Gay Culture In America Essays From The Field-57
At the same time, Tortorici offers instruction to those future researchers on how to read the archive as a site for the construction of meaning both in past and present, where visceral reactions like revulsion, seduction, and nostalgia are always operative.Grounded in substantial and dynamic archival work, Arresting Dress historicizes the very production of normativity and marginality within the changing political and social climate of 19th century San Francisco and the broader United States.

At the same time, Tortorici offers instruction to those future researchers on how to read the archive as a site for the construction of meaning both in past and present, where visceral reactions like revulsion, seduction, and nostalgia are always operative.Grounded in substantial and dynamic archival work, Arresting Dress historicizes the very production of normativity and marginality within the changing political and social climate of 19th century San Francisco and the broader United States.

Taken together, the pieces offer not only a retrospective of where the field has been, but an agenda for the future in terms of bringing race and class more centrally into LGBT history.

D’Emilio and Freedman’s skillful introduction situates Bérubé’s journey within a broader story about the origins of LGBT history in community history projects. state during the twentieth century carves out a bold new place for sexuality at the center of political and legal history.

It is a moving reminder of the generosity and interdependence that have sustained this field from its earliest days. Through a compelling series of case studies, The Straight State tells a story about the bureaucratic regulation of sexual and civic identities that are made problematic through their interaction with state actors and processes.

Canaday’s insights about how federal power made homosexuality increasingly visible over time are sure to inspire fresh directions in work not only in GLBT history, but on citizenship and state-formation in history and beyond. In Criminal Intimacy, Regina Kunzel combines cultural, social, and intellectual history to produce a work of grand scope and great originality.

Through a careful and finely textured analysis of the writings of prison officials, inmates, reformers, and academic investigators, Kunzel places the prison right in the middle of the history of sexuality in the United States.

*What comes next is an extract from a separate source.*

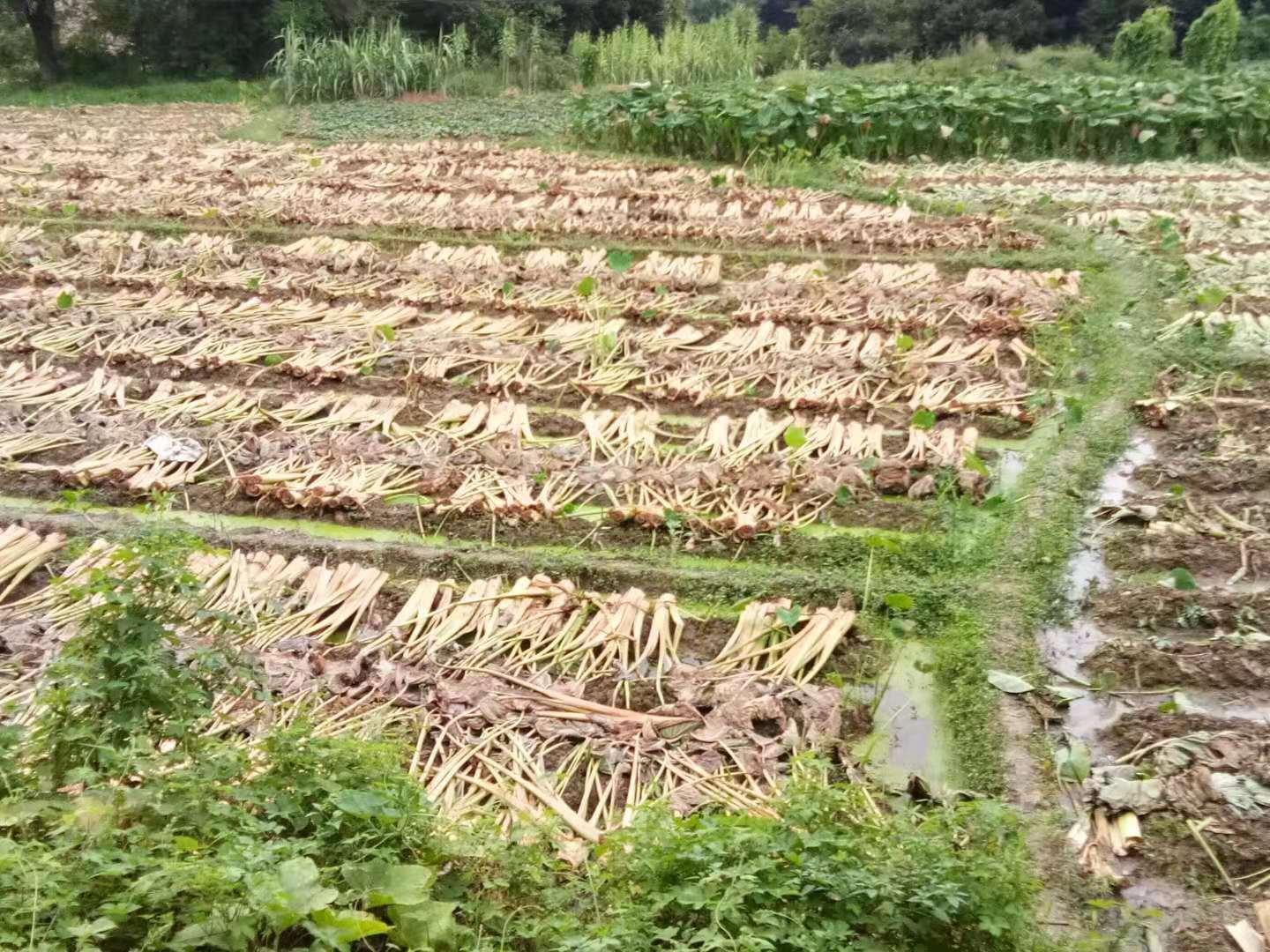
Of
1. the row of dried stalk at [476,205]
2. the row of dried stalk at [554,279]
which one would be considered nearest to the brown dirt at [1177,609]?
the row of dried stalk at [554,279]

She argues convincingly that attention to sexual relationships in prison dramatically complicates any simple straight-line theories about the historical evolution of sexual identities.

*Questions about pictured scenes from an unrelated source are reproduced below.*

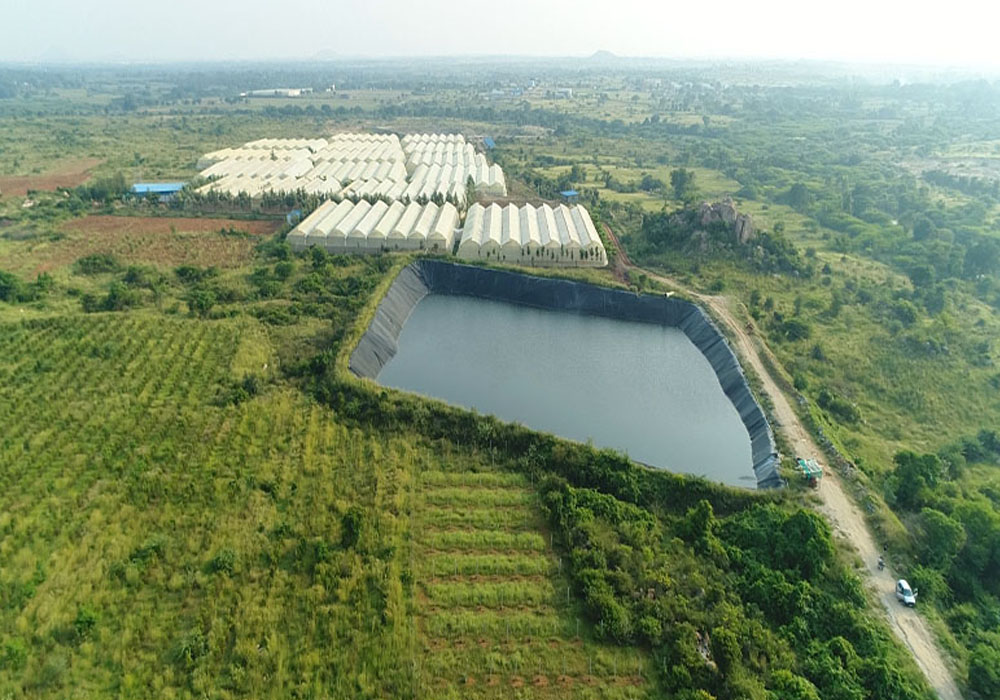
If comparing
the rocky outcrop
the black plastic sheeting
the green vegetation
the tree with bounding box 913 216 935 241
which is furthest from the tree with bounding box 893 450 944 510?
the tree with bounding box 913 216 935 241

Stewart-Winter deftly examines how the defining moments of queer political ascendancy in Chicago—protests at the 1968 Democratic National Convention and the 1983 electoral victory of Harold Washington as Chicago’s first African American mayor—were collaborative operations built on shared commitments to end police brutality and to overcome political exclusion.

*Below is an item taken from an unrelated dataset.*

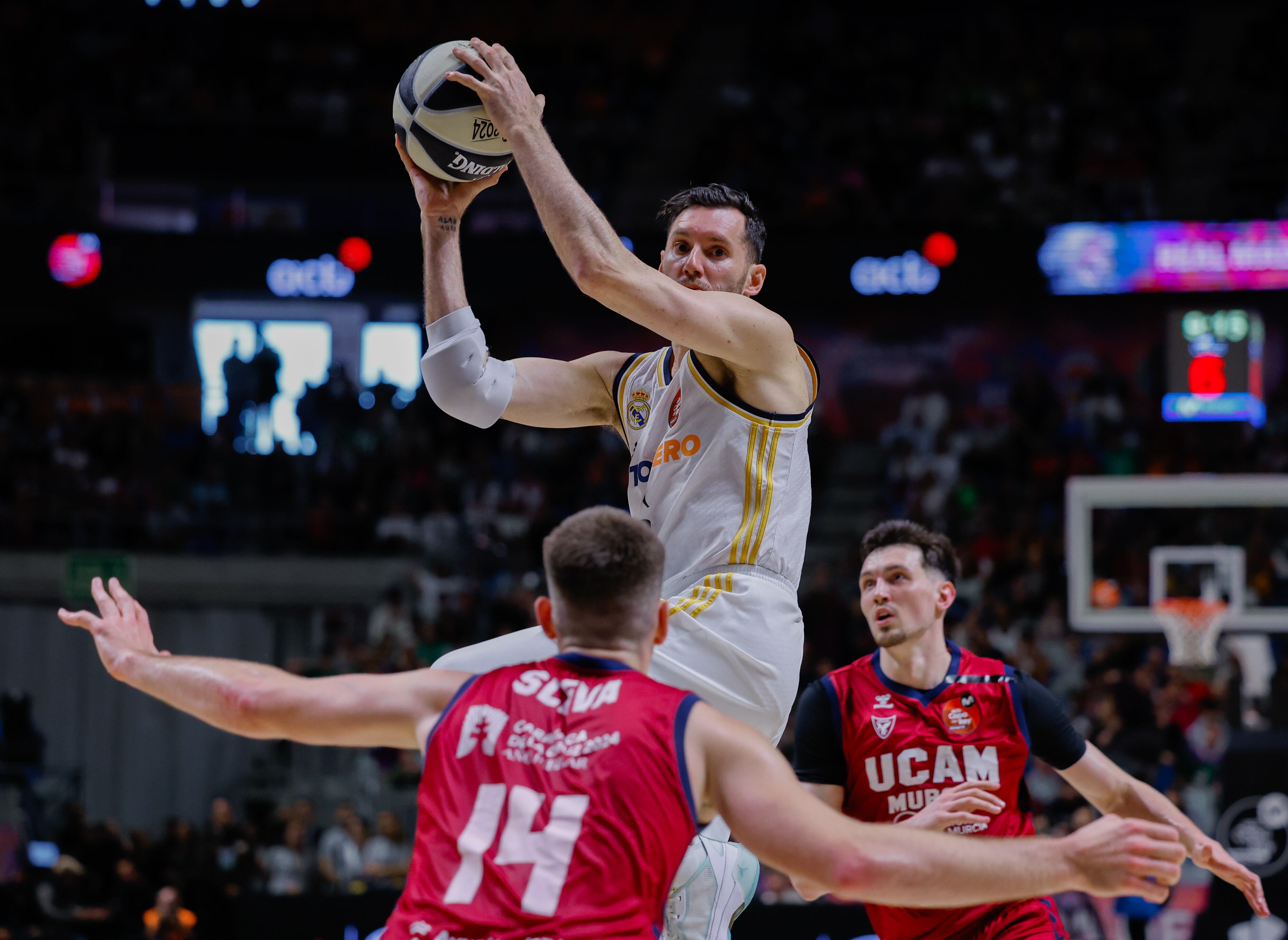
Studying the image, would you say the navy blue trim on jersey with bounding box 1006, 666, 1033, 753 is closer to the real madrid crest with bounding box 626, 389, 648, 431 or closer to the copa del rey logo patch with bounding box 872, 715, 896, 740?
A: the copa del rey logo patch with bounding box 872, 715, 896, 740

Such focus allows Stewart-Winter to rework the somewhat familiar narrative of queer urban history, opening up fresh opportunities for future scholars to examine how the rise of queer political power was a collaborative venture.

He argues that three innovations in communication helped individuals to see themselves as members of larger sexual communities: the rise of a homophile movement in the 1950s, broad public interest in homosexuality created by the media in the late 1950′s and early 1960s, and the emergence of gay and lesbian self-published guides, gossip sheets, and magazines that circulated broadly and help forge a sense of large community and eventually of its political possibilities.

In sum, this book marvelously charts the connections among desire, identity, and community.